Поставленная задача 1 »
В каких строках записей встречается слово «painted»? Сообщите каждую такую строку полностью, учитывая регистр букв.

--- --- ---

Подобно черной реке, заливающей всю улицу, без песен и криков прокатились мы под красной аркой… Выйдя на площадь, мы побежали, низко нагибаясь и прижимаясь друг к другу. Так бежали мы, пока внезапно не наткнулись на пьедестал Александровской колонны…
Простояв здесь несколько минут, отряд, насчитывавший несколько сот человек, ободрился и вдруг без всякого приказания снова кинулся вперед… Передовые двести — триста человек были все красногвардейцы. Солдат среди них попадалось очень мало. Мы вскарабкались на баррикады… Под нашими ногами оказались груды винтовок, брошенных юнкерами. Двери подъездов по обе стороны главных ворот были распахнуты настежь… Увлеченные бурной человеческой волной, мы вбежали во дворец через правый подъезд, выходивший в огромную и пустую сводчатую комнату…» [1250]
Так что взаимодействие атакующих с разных сторон и изнутри дворца, хотя и достаточно хаотичное, не выглядело так, как позднее это изображалось в кино. Но оно действительно имело место. А как назвать результат: «Взятие Зимнего дворца» или «Штурм Зимнего» — это уже спор о словах, которые при избыточной политизации вообще теряют смысл.

--- --- ---

Поставленная задача 2 »
Как мог бы продолжиться отрывок о взятии Зимнего дворца? Допишите его, начав сразу после последнего предложения.

Записи из набора данных:
--- --- ---

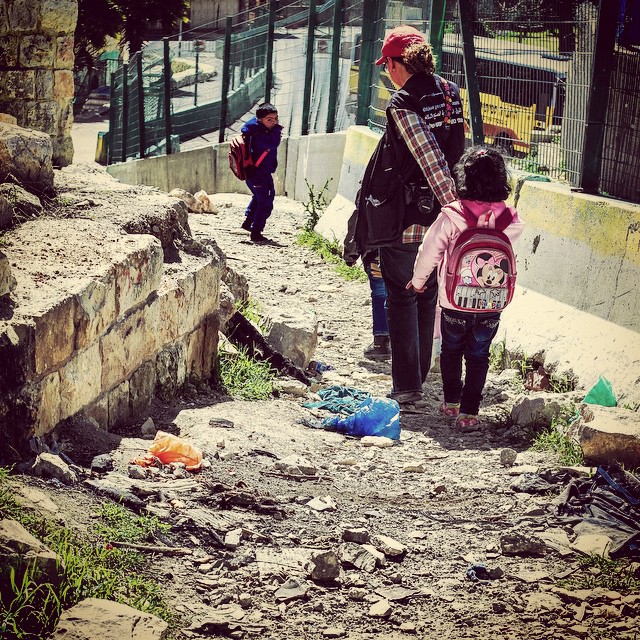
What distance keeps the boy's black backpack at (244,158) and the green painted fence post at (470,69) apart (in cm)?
416

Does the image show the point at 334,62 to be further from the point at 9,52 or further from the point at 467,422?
the point at 467,422

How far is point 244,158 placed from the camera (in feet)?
38.3

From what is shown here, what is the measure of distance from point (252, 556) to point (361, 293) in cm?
548

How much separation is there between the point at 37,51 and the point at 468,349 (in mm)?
4875

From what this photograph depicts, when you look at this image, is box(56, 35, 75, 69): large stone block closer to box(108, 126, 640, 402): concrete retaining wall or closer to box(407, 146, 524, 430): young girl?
box(108, 126, 640, 402): concrete retaining wall

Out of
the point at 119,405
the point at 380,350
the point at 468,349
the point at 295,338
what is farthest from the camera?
the point at 380,350

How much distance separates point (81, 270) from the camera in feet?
15.3

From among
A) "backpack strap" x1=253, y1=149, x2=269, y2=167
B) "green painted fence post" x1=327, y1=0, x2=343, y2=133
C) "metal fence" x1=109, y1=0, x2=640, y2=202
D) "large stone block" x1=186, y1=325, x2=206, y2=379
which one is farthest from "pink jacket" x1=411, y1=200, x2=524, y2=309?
"green painted fence post" x1=327, y1=0, x2=343, y2=133

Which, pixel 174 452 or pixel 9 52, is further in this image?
pixel 9 52

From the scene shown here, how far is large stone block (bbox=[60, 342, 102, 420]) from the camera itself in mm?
4258

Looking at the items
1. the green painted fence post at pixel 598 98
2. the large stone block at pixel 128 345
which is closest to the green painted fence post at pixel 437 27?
the green painted fence post at pixel 598 98

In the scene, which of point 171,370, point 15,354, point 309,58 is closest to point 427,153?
point 171,370

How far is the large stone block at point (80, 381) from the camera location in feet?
14.0

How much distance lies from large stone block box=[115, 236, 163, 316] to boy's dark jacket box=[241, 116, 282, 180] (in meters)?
6.37
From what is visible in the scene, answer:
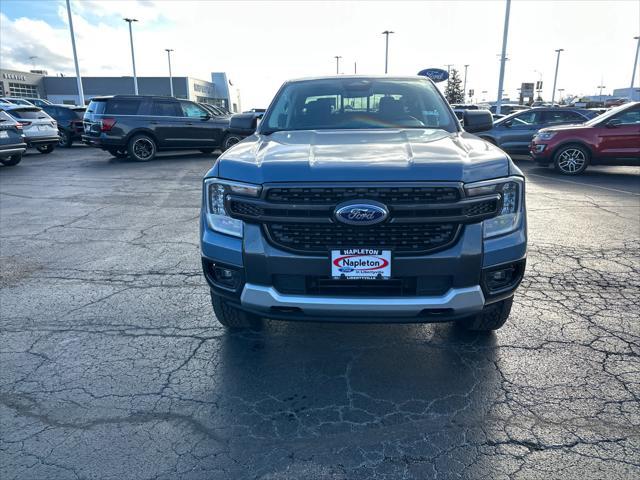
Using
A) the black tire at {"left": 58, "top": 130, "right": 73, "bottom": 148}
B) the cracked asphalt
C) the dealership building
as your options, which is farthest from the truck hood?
the dealership building

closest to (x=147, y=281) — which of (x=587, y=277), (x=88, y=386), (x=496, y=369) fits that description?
(x=88, y=386)

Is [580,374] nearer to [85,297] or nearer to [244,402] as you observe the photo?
[244,402]

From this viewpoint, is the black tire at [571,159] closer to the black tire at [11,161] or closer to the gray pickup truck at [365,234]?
the gray pickup truck at [365,234]

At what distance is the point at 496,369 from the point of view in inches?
120

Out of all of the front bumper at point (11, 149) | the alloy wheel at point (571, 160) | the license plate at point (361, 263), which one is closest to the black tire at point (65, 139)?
the front bumper at point (11, 149)

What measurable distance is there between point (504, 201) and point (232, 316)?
195 centimetres

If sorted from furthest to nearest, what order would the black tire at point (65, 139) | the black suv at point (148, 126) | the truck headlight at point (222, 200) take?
the black tire at point (65, 139) → the black suv at point (148, 126) → the truck headlight at point (222, 200)

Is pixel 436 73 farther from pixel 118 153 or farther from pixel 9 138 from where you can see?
pixel 9 138

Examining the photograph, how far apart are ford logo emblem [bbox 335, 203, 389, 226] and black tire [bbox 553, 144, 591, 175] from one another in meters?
10.4

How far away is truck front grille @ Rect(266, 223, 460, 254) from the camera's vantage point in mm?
2635

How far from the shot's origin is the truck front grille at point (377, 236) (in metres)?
2.63

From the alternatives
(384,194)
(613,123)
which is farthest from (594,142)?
(384,194)

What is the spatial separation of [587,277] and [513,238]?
2.37 m

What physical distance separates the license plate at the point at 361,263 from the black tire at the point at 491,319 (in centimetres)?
89
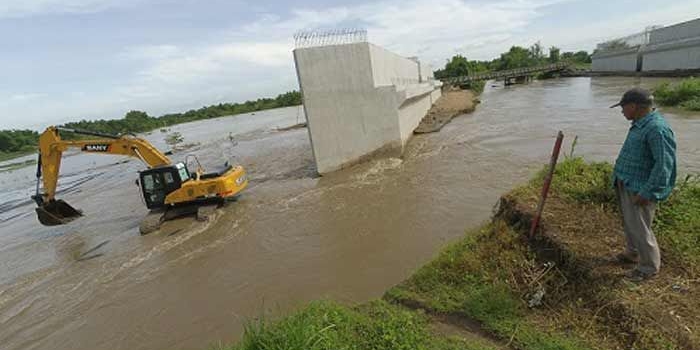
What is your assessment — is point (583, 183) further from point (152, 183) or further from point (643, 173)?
point (152, 183)

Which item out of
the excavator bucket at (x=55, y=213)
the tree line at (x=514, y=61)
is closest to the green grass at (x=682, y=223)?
the excavator bucket at (x=55, y=213)

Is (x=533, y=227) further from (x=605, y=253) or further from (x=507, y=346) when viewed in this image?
(x=507, y=346)

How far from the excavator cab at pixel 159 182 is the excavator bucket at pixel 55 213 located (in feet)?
9.45

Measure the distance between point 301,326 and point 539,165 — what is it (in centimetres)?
1040

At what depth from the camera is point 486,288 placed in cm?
406

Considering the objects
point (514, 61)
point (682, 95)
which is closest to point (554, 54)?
point (514, 61)

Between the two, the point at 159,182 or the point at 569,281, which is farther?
the point at 159,182

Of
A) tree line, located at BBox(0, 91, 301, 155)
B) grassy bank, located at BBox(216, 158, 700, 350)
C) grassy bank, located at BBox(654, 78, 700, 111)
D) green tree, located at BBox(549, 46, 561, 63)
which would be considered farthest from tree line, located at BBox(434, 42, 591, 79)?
grassy bank, located at BBox(216, 158, 700, 350)

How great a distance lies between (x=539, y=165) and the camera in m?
11.3

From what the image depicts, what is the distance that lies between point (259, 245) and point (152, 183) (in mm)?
4590

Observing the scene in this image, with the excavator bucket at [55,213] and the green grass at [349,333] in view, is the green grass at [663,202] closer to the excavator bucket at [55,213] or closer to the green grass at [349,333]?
the green grass at [349,333]

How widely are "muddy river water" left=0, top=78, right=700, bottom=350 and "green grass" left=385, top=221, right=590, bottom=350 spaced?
1.31 metres

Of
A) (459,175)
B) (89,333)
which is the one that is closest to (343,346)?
(89,333)

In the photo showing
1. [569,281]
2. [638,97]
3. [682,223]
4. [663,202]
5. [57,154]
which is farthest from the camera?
[57,154]
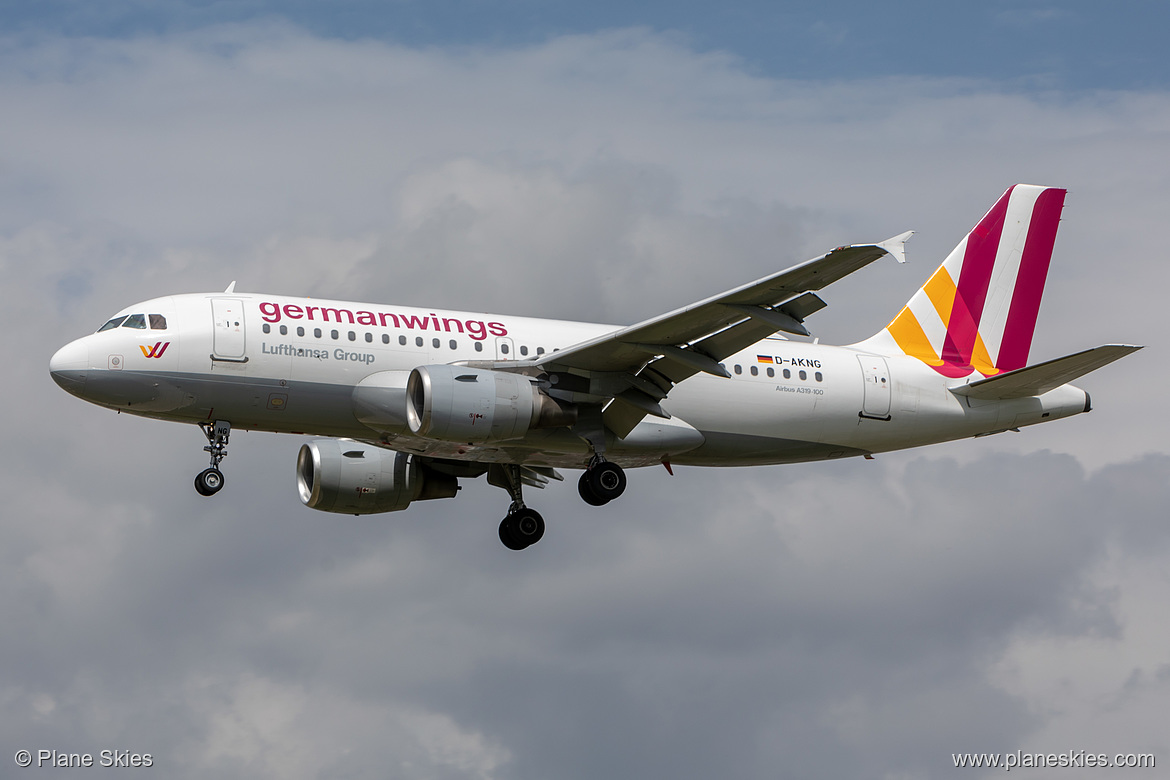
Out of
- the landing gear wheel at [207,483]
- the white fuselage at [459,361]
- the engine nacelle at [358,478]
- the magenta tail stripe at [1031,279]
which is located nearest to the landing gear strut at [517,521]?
the engine nacelle at [358,478]

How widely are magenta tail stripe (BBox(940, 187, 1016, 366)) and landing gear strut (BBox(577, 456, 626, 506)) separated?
35.5 ft

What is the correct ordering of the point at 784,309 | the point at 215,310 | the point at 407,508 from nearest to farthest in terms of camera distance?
1. the point at 784,309
2. the point at 215,310
3. the point at 407,508

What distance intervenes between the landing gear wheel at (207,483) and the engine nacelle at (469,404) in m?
4.53

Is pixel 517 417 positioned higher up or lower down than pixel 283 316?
lower down

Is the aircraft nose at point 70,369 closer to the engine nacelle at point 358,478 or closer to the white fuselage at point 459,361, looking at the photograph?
the white fuselage at point 459,361

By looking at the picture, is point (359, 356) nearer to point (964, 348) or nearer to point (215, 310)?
point (215, 310)

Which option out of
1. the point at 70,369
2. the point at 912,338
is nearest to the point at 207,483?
A: the point at 70,369

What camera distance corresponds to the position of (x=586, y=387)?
34938 millimetres

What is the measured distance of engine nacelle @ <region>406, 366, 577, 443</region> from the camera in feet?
108

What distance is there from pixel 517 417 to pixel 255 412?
5.94 m

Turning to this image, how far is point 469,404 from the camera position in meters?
33.1

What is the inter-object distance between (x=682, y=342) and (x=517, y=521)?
8.66 m

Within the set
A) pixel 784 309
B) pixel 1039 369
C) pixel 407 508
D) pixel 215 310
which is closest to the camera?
pixel 784 309

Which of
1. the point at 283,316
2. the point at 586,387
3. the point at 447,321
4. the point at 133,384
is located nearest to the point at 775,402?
the point at 586,387
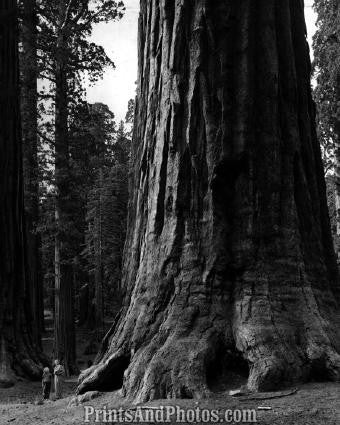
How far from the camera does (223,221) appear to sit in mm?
5113

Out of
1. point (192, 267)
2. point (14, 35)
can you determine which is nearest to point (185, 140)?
point (192, 267)

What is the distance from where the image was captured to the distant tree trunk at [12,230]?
10.3 meters

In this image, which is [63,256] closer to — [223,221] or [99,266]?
[223,221]

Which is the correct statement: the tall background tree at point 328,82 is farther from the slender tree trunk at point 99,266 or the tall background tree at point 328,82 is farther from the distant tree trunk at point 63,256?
the slender tree trunk at point 99,266

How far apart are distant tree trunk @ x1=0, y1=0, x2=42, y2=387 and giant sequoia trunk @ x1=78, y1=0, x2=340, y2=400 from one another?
555cm

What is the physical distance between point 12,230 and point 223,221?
24.3ft

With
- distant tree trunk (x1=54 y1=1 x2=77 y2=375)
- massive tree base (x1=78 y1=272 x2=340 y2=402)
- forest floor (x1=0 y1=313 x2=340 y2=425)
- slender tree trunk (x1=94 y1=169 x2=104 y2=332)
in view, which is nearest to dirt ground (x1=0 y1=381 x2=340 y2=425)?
forest floor (x1=0 y1=313 x2=340 y2=425)

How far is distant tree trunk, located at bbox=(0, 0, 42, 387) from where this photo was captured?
33.7ft

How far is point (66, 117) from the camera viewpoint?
16.8 m

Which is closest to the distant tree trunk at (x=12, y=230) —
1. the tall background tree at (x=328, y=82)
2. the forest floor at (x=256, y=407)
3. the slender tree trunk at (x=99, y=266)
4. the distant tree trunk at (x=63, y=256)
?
the distant tree trunk at (x=63, y=256)

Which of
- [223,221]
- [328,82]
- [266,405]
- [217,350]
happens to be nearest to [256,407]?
[266,405]

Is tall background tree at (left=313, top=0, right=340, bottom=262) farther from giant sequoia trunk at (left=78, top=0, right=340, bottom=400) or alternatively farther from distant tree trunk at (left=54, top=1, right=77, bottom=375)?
giant sequoia trunk at (left=78, top=0, right=340, bottom=400)

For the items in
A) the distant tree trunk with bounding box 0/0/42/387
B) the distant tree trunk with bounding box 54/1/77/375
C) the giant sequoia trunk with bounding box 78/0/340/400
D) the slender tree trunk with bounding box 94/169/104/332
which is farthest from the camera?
the slender tree trunk with bounding box 94/169/104/332

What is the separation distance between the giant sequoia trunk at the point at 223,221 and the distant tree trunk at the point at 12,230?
5.55 metres
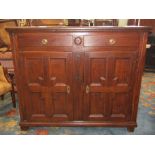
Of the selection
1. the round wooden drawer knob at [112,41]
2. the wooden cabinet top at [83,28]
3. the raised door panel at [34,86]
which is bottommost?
the raised door panel at [34,86]

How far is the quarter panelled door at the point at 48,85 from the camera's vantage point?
184 centimetres

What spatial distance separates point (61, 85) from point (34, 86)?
11.3 inches

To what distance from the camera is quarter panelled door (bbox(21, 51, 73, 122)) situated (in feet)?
6.04

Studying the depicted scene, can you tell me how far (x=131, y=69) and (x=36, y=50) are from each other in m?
0.96

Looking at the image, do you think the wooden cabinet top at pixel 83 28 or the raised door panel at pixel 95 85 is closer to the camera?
the wooden cabinet top at pixel 83 28

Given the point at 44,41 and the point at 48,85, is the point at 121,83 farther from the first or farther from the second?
the point at 44,41

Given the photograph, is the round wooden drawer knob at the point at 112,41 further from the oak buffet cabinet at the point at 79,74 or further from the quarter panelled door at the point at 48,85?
the quarter panelled door at the point at 48,85

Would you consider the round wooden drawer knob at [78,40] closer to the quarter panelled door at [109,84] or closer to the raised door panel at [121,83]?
the quarter panelled door at [109,84]

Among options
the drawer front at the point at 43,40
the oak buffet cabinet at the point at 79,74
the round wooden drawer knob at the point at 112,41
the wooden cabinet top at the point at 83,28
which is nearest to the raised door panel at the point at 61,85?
the oak buffet cabinet at the point at 79,74

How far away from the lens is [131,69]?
1858 mm

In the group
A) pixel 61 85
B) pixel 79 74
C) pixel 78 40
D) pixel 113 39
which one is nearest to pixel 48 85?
pixel 61 85

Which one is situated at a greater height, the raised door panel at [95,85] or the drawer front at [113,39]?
the drawer front at [113,39]

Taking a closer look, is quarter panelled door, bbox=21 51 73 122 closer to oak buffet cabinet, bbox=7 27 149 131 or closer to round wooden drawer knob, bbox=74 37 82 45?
oak buffet cabinet, bbox=7 27 149 131
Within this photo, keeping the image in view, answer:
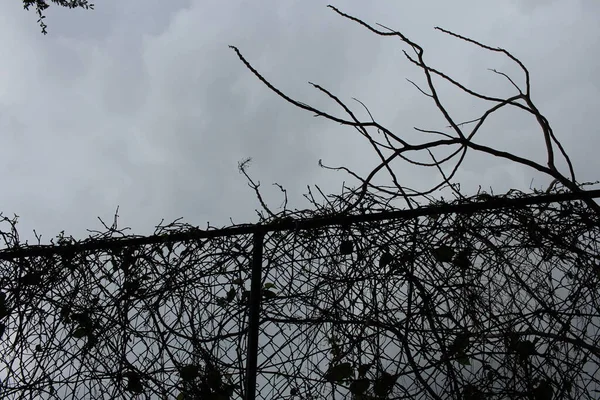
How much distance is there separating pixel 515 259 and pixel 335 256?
604mm

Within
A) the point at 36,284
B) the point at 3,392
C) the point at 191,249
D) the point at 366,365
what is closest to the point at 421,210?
the point at 366,365

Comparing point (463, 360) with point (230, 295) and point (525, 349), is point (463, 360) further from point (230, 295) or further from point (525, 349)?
point (230, 295)

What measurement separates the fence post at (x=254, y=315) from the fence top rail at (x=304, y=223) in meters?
0.06

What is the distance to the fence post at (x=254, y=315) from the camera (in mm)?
1640

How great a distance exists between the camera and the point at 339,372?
1.59m

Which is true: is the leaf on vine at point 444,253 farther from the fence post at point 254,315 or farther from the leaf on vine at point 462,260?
the fence post at point 254,315

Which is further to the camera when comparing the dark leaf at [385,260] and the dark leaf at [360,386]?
the dark leaf at [385,260]

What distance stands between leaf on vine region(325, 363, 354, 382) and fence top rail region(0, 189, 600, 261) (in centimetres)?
48

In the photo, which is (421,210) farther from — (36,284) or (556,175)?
(36,284)

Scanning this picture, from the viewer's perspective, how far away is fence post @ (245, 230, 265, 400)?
5.38 feet

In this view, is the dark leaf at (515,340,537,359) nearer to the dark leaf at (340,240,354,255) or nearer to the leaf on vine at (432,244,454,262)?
the leaf on vine at (432,244,454,262)

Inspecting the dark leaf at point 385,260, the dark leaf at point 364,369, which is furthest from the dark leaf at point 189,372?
the dark leaf at point 385,260

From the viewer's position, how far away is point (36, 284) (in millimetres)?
2104

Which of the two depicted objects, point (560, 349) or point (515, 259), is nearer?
point (560, 349)
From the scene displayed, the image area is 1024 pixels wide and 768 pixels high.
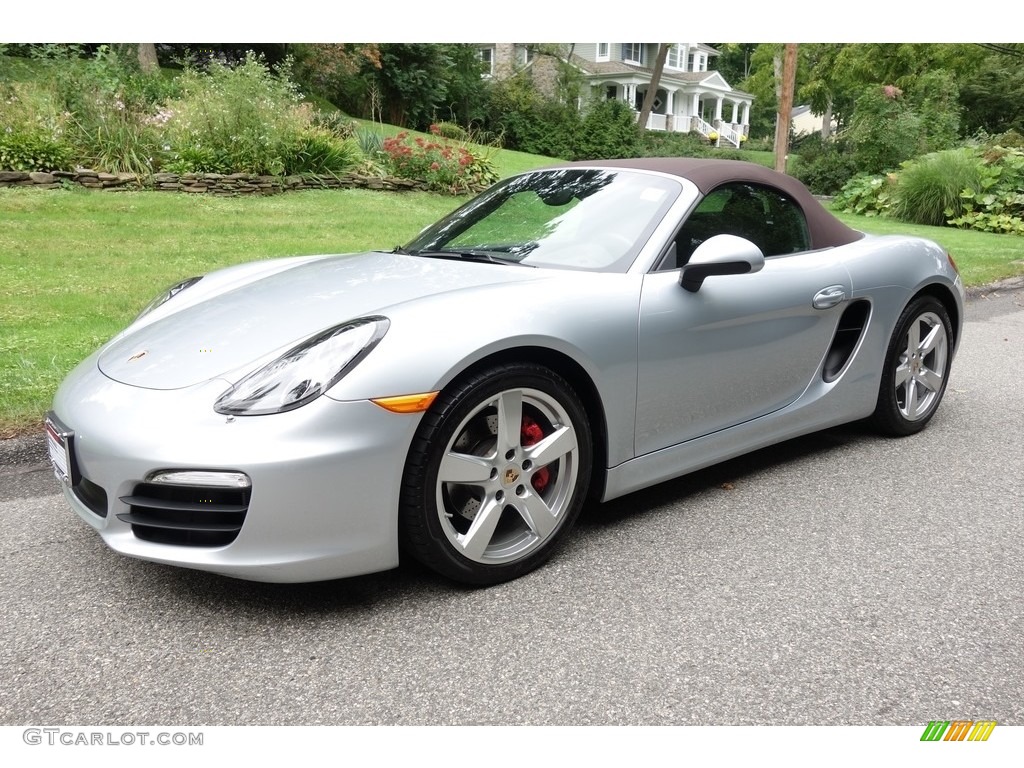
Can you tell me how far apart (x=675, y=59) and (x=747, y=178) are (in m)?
55.1

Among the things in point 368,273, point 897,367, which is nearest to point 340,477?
point 368,273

--- --- ---

Результат 1 »
What distance keeps the boy's black backpack at (244,158) and the green painted fence post at (470,69) apart (in cm)?
B) "green painted fence post" x1=327, y1=0, x2=343, y2=133
"green painted fence post" x1=327, y1=0, x2=343, y2=133
1. the green painted fence post at pixel 598 98
which is closest to the green painted fence post at pixel 437 27?
the green painted fence post at pixel 598 98

Результат 2 »
Отряд моряков, рабочих и солдат, который вели Антонов-Овсеенко и Чудновский, устремился в глубь дворца в поисках Временного правительства. Сопротивления юнкера уже не оказывали. Вдруг навстречу им выскочил Пальчинский: «Мы только что сносились с вашими и пришли к соглашению. Сюда идет делегация с Прокоповичем. Вы, господа, не в курсе дела».
Пальчинский, видимо, был уверен, что после того, как ВРК послал своих представителей в «посредническую группу» Городской думы, какой-то договоренности о «предупреждении кровопролития» достигли. О том, что гласные думы во главе с Прокоповичем пошли к Зимнему, членов Временного правительства оповестили по телефону. Но о том, чем кончился этот «поход», Пальчинский либо не знал, либо хитрил, выигрывая время.
Его арестовали и двинулись дальше. Юнкера сдавали оружие. «Но вот в обширном зале у ворот какой-то комнаты — их недвижимый ряд с ружьями наизготовку. Осаждавшие замялись. Мы с Чудновским, — рассказывает Антонов-Овсеенко, — подошли к этой горсти юнцов… Они как бы окаменели, и стоило трудов вырвать винтовки из их рук. „Здесь Временное правительство?“ — „Здесь, здесь, — заюлил какой-то юнкер, — я ваш“, шепнул он мне. Вот оно — правительство временщиков, пытавшееся удержать неудержимое, спасти осужденное самой жизнью… Все тринадцать… застыли они за столом, сливаясь в одно трепетное, бледное пятно» [1251].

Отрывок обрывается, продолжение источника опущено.